> [TASK INSTRUCTIONS]:
Without any images, output the records below verbatim.

····················

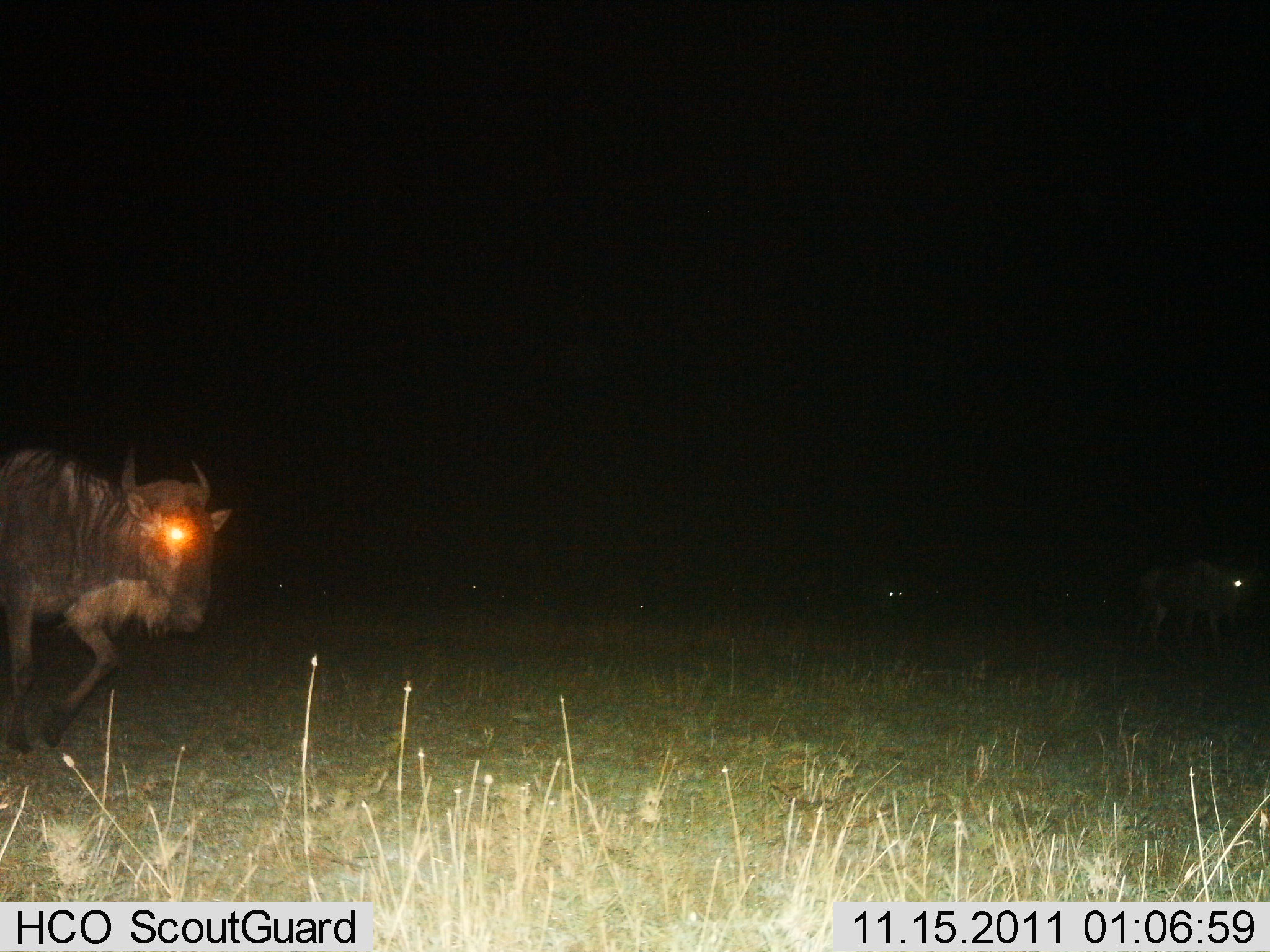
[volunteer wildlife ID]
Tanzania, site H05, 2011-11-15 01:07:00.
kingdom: Animalia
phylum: Chordata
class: Mammalia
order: Artiodactyla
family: Bovidae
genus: Connochaetes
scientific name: Connochaetes taurinus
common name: blue wildebeest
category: wildebeest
Wildebeest (blue wildebeest) (Connochaetes taurinus), count 6. Behavior (volunteer vote fractions): standing 8%, resting 0%, moving 100%, interacting 0%. Young present (vote fraction): 0%. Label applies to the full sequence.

····················

> [THE ANSWER]:
[volunteer wildlife ID]
Tanzania, site H05, 2011-11-15 01:07:00.
kingdom: Animalia
phylum: Chordata
class: Mammalia
order: Artiodactyla
family: Bovidae
genus: Connochaetes
scientific name: Connochaetes taurinus
common name: blue wildebeest
category: wildebeest
Wildebeest (blue wildebeest) (Connochaetes taurinus), count 6. Behavior (volunteer vote fractions): standing 8%, resting 0%, moving 100%, interacting 0%. Young present (vote fraction): 0%. Label applies to the full sequence.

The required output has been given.